[crossfire] safe/common item stack/inventory iteration?

Mark Wedel mwedel at sonic.net
Mon Jun 25 23:07:54 CDT 2007


Bernd Edler wrote:

> 
> If we are sure tmp will not be destroyed in some uncontrollable recursive
> calls we can avoid bailing out altogether:

  We can't be sure that tmp won't get destroyed.  In the general case, one has 
no real clue what may or may not get destroyed.  And in almost all cases, it is 
a function that is called (or function of a function) that destroys tmp, not the 
function where the for loop itself exists, so the code snippet below won't work.

> 
> 
>       for (tmp = op->inv;tmp != NULL;;) {
>           destroy_me = NULL;
>           {
>            do some work
>            replace destroy_obj(tmp) with destroy_me = tmp;
>            do more work
>           }
>           tmp = tmp->below;
>           if { destroy_me } then destroy_obj(destroy_me);
>       }
> 
> If we want the big and clean solution, we only really kill objects
> afterwards. This costs us one extra pointer per
> object. like ob->destroy_list,
> plus two variables: Destroy_list_first,Destroy_list_last
> As in:
> 
> void mark_for_destruction(object ob) {
>    if ( ob->destroy_list != null ) then return;
>      /* this one is dead already */
>    if ( Destroy_list_first == NULL ) then {
>       Destroy_list_first = ob;
>       Destroy_list_last = ob;
>     }
>    Destroy_list_last->destroy_list = ob;
>    ob->destroy_list = ob;
>      /* self-reference marks end of list  */
>    Destroy_list_last = ob;
>     { remove the object from lists like active,below etc. }
> }

  The problem is that when the object is removed from the active and below 
lists, that is what screws up the pointers.  In the simple case, something like:

  for (tmp=op->inv; tmp; tmp=tmp->below) { ... }

  Fails in the above case if tmp is put on a destroy list, because tmp->below 
now doesn't point to anything meaningful (well, it points to null, which would 
then result in that for loop terminating, which isn't really different than my 
described change).

  This isn't a real simple problem.  As said, the use of the:
for (tmp=op->inv; tmp; tmp=next) {
     next = tmp->below
     ....
}

  Covers the case just fine when tmp is destroyed in the processing.  It doesn't 
cover the case when next is destroyed in the processing, which is what I 
observed in the bug.

  and I could even see in some rare cases where both tmp and next are destroyed 
in the processing, leaving one with really nothing to work with.  Under any 
situation, I can come up with some method that could potentially result in 
things not working.  Storing a pointer to the last object processed, and if 
something is destroyed, walk the last until you get to that object, and then 
resume, doesn't work, because that last processed object could be destroyed.

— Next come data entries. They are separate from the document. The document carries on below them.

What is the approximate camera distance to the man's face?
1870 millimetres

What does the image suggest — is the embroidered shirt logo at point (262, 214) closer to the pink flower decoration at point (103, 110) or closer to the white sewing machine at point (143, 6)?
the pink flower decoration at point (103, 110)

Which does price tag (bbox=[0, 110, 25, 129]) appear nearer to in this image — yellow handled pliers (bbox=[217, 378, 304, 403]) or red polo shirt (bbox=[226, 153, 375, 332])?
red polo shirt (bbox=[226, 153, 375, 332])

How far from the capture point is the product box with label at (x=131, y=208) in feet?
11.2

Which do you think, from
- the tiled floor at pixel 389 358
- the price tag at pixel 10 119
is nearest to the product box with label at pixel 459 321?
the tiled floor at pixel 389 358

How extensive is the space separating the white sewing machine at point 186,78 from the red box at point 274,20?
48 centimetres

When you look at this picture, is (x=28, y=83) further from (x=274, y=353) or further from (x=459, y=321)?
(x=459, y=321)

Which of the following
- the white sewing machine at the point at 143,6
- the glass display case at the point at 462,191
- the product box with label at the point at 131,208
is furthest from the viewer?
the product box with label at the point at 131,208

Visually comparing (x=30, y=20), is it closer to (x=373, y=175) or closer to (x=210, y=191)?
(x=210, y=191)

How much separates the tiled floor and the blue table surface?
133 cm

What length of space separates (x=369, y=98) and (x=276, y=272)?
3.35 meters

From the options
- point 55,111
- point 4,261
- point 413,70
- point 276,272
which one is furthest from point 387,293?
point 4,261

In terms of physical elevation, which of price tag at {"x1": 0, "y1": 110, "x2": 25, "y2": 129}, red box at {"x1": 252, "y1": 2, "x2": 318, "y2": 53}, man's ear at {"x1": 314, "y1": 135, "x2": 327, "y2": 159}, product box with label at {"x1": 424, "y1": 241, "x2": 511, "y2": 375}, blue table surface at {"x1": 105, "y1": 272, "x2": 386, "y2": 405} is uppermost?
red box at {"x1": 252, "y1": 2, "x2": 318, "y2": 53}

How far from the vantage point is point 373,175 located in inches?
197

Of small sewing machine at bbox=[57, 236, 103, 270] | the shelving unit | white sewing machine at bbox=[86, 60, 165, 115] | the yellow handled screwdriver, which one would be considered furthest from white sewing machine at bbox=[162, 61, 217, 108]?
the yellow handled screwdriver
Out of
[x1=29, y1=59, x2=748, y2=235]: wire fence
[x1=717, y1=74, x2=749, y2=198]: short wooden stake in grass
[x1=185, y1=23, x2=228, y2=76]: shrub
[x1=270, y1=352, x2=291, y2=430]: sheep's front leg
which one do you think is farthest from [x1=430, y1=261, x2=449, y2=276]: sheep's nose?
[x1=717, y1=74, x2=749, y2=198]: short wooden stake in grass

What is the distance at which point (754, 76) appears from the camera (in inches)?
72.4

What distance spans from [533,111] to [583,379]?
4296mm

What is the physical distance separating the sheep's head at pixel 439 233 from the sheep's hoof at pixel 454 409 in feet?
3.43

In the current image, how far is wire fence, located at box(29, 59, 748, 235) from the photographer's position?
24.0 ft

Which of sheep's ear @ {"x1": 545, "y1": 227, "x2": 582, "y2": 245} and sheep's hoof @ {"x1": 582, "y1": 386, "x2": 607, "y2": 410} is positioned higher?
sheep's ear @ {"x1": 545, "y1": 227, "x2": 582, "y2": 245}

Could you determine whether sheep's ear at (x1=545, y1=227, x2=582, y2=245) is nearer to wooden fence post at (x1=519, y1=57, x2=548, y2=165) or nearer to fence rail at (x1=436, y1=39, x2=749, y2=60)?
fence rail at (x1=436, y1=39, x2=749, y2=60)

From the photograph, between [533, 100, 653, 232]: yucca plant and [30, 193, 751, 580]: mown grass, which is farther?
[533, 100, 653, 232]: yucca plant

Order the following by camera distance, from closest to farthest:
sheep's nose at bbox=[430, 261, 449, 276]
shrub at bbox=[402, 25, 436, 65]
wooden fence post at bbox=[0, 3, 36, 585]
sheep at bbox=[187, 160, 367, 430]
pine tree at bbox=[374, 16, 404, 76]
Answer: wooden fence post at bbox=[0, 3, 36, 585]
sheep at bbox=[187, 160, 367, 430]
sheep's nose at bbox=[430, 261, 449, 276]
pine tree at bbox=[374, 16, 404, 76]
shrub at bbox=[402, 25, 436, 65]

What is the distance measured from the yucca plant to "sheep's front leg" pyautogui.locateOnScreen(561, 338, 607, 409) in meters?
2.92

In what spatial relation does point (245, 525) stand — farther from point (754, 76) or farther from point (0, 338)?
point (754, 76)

  Such wide spread changes to objects is much more likely to happen for ground 
spaces than inventory (a spell could in theory destroy 50% of the objects on a 
space for example).

  The only really foolproof way would be to add some flag - something like 
'FLAG_NEEDS_TO_BE_DESTROYED'.  Instead of the object actually getting destroyed, 
that flag is set, and then there is some other function later that goes through 
and cleans these objects up.

  However, that would add a lot of processing time.  It would also require a 
pretty major rewrite.  That is because the logic is generally like:

  remove_object(op) - this removes it from the map/inventory, and clears the 
above/below pointers, etc, so this has to be modified not to actually remove the 
object in question, but instead state it has to be removed.

  free_object(op) - this is what actually returns the memory to the system - 
this can't happen as long as op hasn't been removed.  So the usual case of:

  remove_op(op);
  free_object(op);

  Wouldn't really work - remove_ob would have to mark that the object needs to 
be removed, free_object would have to mark that that object should be freed, and 
then elsewhere, the actual work of removing/freeing those objects would have to 
happen (probably called from the main loop, where we can know that nothing else 
will be messing with those objects).  But even that gets tricky - if an object 
is on top of a button, when that object is removed, button is now triggered, 
which could result in other objects getting destroyed.

  But because those calls are used everywhere, that cleanup routine would have 
to examine _all_ of the objects - and lots of other code would have to be 
modified to be aware of these pending objects (in the for loops above, it would 
need to skip over these, etc).


In any case, what I was thinking about was more trying to make macros so that 
when we find cases of that loop needing different/better processing, it is just 
a matter of updating the macros, not of updating 50 different for loops in the code.